For the current study, the researchers identified 23 patients with CT-confirmed ICH showing similar clinical characteristics. The first 12 were assigned to receive the standard of care only; the next 11 received the same care plus 0.5 mg/day oral fingolimod for 3 days. All patients in the fingolimod group started on the drug within 72 hours of symptom onset.
In addition to Glasgow Coma Score score at 7 days, outcome measures included the following:

  • Glasgow score at 14 days
  • NIHSS score at 7 and 14 days
  • Modified Rankin score at 90 days
  • Modified Barthel Index at 90 days
  • Hematomal volume at 7 and 14 days
  • PHE volume at 7 and 14 days
  • Relative PHE volume at 7 and 17 days (PHE/hematomal volume)
At baseline, 42% of control patients and 18% of those receiving fingolimod had Glasgow scores of 15. The significantly better improvement with fingolimod relative to control seen at 7 days was sustained at day 14, Shi and colleagues reported.
NIHSS scores were similar in the two groups at baseline: 13.0 (SD 1.6) for controls and 15.6 (SD 1.8) in the fingolimod group. These decreased by a mean of 0.5 (SD 0.4) points during the first week in controls versus 7.5 (SD 1.0) points among patients treated with fingolimod (P<0.001). Subsequent decreases were small and similar over the following week, the researchers indicated.
Mean modified Rankin scores were in the range of 4.3-4.4 in both groups at baseline. On day seven, there was no change in control patients whereas the mean score decreased to 3.7 with fingolimod (P<0.001). On day 90, none of the control group had achieved Rankin scores of 1 or less, compared with 63% of the fingolimod group (P=0.001).
Findings were similar for Barthel Index scores, the researchers reported: 63% of the fingolimod group showed scores of 95-100 at day 90, versus none of the controls.

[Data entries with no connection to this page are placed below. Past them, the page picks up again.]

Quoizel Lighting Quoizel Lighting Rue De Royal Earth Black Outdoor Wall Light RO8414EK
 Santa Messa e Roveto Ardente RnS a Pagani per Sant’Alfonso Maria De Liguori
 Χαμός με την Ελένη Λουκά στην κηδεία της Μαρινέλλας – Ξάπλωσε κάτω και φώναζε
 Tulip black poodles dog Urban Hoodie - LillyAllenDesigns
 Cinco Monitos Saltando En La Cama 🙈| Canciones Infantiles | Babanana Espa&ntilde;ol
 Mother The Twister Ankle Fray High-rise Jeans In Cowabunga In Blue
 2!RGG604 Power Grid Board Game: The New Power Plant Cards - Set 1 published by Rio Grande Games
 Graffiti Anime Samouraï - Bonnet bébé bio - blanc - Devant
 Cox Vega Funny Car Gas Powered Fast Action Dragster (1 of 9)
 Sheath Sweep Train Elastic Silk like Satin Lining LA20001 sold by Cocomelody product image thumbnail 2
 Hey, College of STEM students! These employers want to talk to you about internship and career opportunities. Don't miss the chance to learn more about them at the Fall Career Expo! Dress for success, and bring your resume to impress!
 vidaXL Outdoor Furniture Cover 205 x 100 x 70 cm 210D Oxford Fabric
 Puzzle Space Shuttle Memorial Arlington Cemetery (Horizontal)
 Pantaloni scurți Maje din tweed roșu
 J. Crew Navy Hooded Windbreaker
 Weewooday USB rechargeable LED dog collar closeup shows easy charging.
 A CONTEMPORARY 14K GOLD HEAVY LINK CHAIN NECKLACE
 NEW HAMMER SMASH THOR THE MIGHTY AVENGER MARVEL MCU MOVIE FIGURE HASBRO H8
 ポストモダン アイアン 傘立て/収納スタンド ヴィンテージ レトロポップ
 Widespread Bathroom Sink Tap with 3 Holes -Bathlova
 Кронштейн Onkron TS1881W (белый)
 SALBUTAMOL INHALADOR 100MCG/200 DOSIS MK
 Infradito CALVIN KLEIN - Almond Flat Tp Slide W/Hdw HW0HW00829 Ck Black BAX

The analyses of hematomal and edema volumes indicated that the former's trajectories were similar between groups, with a slow decrease seen over the first 14 days. However, PHE values and the ratio of PHE to hematomal volume differed significantly. These values increased in both groups, but much more slowly in the fingolimod group.
In their commentary, Sheth and Rosand cautioned against putting too much stock in these latter findings. "Quantification of PHE can be inconsistent between magnetic resonance imaging and computed tomography, and the time from ictus to initial measurement appears to have been different between groups," they wrote.
Sheth and Rosand suggested that future research should focus on reliable measurement methods for post-ICH edema -- "a critical gap in knowledge," they asserted.